18 Agosto 2012 alle 12:00

Ho lasciato mia moglie in balia dei miei due piccoli per fare 70 km e raggiungere un Ufficio notifiche presso un Tribunale. L'ho fatto per richiedere un pignoramento in danno di una ditta che non ha onorato le cambiali rilasciate alla mia cliente. Devo fare in fretta prima che i beni del debitore "scompaiano". È la lotta di ogni grano contro termini, scadenze ed urgenti incombenti a difesa del proprio assistito. E non mi importa nulla che sia il 17 agosto; non è un giorno festivo, gli uffici pubblici saranno e devono essere aperti e funzionanti. Non mi pongo neppure il problema di un viaggio a vuoto.giungo a destinazione e... "nel periodo estivo l'ufficio è aperto per la ricezione degli atti dalle 9,00 alle 10,30": poco male, sono le 08,50 e aspetterò; aspetteranno anche mia moglie ed i miei figli. Alle 9,00 passate reperisco un addetto (che discuteva di amenità in altro ufficio) e chiedo di poter attivare la procedura. Mi spiace, io non posso, deve aspettare l'Ufficiale Giudiziario, ma non sono ingrado di riferirle quando e se verrà; la avverto però la dott.ssa dovesse tornare dopo le 10,30 potrebbe essere fuori orario di ricevimento atti. Ma io sono già qui da prima delle 9,00, rispondo esterrefatto.
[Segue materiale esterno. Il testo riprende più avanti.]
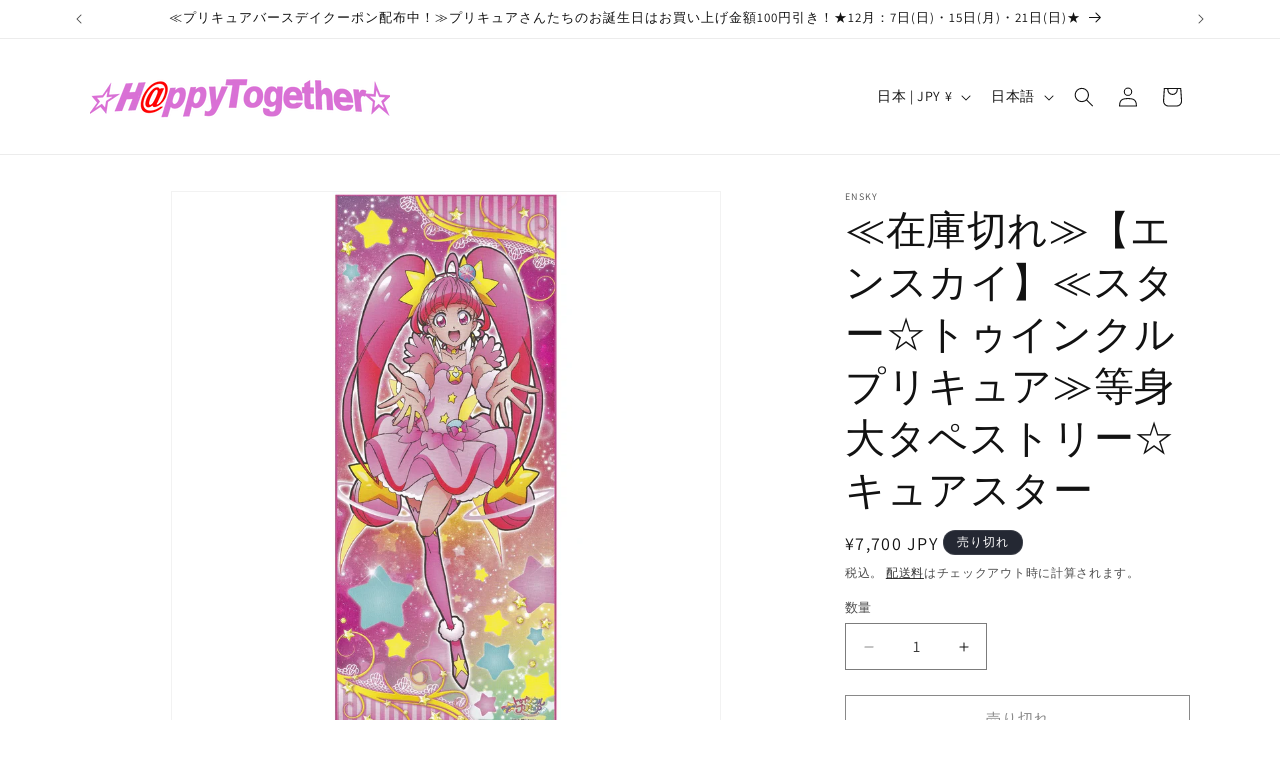

--- FILE ---
content_type: text/javascript
request_url: https://www.happytogether.jp/cdn/shop/t/133/assets/constants.js?v=132983761750457495441764942294
body_size: -577
content:
const ON_CHANGE_DEBOUNCE_TIMER = 300;

const PUB_SUB_EVENTS = {
  cartUpdate: 'cart-update',
  quantityUpdate: 'quantity-update',
  optionValueSelectionChange: 'option-value-selection-change',
  variantChange: 'variant-change',
  cartError: 'cart-error',
};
Che vuole che le dica, mi riferisce l'addetto tornando dopo qualche minuto a discorrere con altri colleghi degli assegni intestati al Papà e dell'esito infausto della partita della nazionale. Io intanto aspetto e mi chiedo se un pubblico servizio debba essere sempre e comunque garantito come ho imparato all'università; mi chiedo anche se il tempo dedicato da un pubblico dipendente alle chiacchiere con i colleghi il 17 agosto sia o meno retribuito. Intanto aspetto le 10,30 insieme ad una collega sfortunata quanto me.